I see a few ways to handle this:
Option 1, Under SCRUM, you should have a Product Owner who is managing your product backlog, which is supposed to contain requests for features of the software. If the feature consists of something vague like 'Customize screen X' and you decide to add that to your sprint, then the sprint tasks should be concrete, decomposed tasks, and I would say one of those tasks has to be 'Define requirements for screen X'.
During the daily SCRUM, when you're asking your three questions of each team member, the developer who has that screen mod task will say "I'm blocked waiting for requirements from the BA.", and your scrum master does what they can to get that moving along.

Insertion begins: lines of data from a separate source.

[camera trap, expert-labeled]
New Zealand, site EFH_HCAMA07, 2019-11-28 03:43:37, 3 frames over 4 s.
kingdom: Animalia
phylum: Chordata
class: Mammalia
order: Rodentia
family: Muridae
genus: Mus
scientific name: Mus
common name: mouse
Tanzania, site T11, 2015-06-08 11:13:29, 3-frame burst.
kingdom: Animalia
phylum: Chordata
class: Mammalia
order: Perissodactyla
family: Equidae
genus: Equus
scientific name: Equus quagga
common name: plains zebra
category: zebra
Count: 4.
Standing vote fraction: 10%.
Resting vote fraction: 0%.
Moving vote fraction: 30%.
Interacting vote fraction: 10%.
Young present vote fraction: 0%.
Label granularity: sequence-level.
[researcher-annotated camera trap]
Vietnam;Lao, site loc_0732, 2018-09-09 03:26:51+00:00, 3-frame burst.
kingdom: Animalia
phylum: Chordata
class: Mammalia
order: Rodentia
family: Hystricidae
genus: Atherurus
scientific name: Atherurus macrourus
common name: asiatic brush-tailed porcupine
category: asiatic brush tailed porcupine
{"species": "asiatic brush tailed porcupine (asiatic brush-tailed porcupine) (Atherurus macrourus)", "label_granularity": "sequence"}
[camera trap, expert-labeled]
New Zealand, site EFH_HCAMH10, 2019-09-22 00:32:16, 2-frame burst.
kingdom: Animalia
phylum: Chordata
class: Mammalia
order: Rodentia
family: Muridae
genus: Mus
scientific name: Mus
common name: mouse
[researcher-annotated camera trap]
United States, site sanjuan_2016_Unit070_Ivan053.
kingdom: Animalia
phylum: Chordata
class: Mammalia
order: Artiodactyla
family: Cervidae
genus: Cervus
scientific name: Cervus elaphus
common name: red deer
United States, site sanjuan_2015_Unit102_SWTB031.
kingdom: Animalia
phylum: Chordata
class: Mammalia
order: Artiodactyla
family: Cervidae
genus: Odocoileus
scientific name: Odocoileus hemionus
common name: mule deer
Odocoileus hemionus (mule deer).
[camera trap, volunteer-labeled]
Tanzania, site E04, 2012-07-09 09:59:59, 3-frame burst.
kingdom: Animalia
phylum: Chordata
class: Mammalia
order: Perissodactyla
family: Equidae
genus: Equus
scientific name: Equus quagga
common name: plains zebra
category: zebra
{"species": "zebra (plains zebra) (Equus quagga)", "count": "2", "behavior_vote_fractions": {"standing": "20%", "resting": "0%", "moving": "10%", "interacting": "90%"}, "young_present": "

option 2, in my opinion, is that items do not go into your product backlog until they're defined well enough to do at least some productive work on. We all know requirements change, but the point is that you're supposed to have enough to start with.
Easy.
Allow yourself to think outside of Scrum's strict rules, and get back to your lean roots:
http://availagility.wordpress.com/2008/04/09/a-kanban-system-for-software-development/
http://leansoftwareengineering.com/2007/10/31/spreadsheet-example-for-a-small-kanban-team/
http://www.infoq.com/articles/hiranabe-lean-agile-kanban
Trust me, once you get that flow going, you'll never look back.
As it is said above, usually at the beginning of each sprint you should prioritize the existing backlog and pick some stories for the current sprint. If there is not enough user stories for the developers, you should shift developers to another project and let the product owner some time to create a decent (=large enough to feed some team) backlog for the project.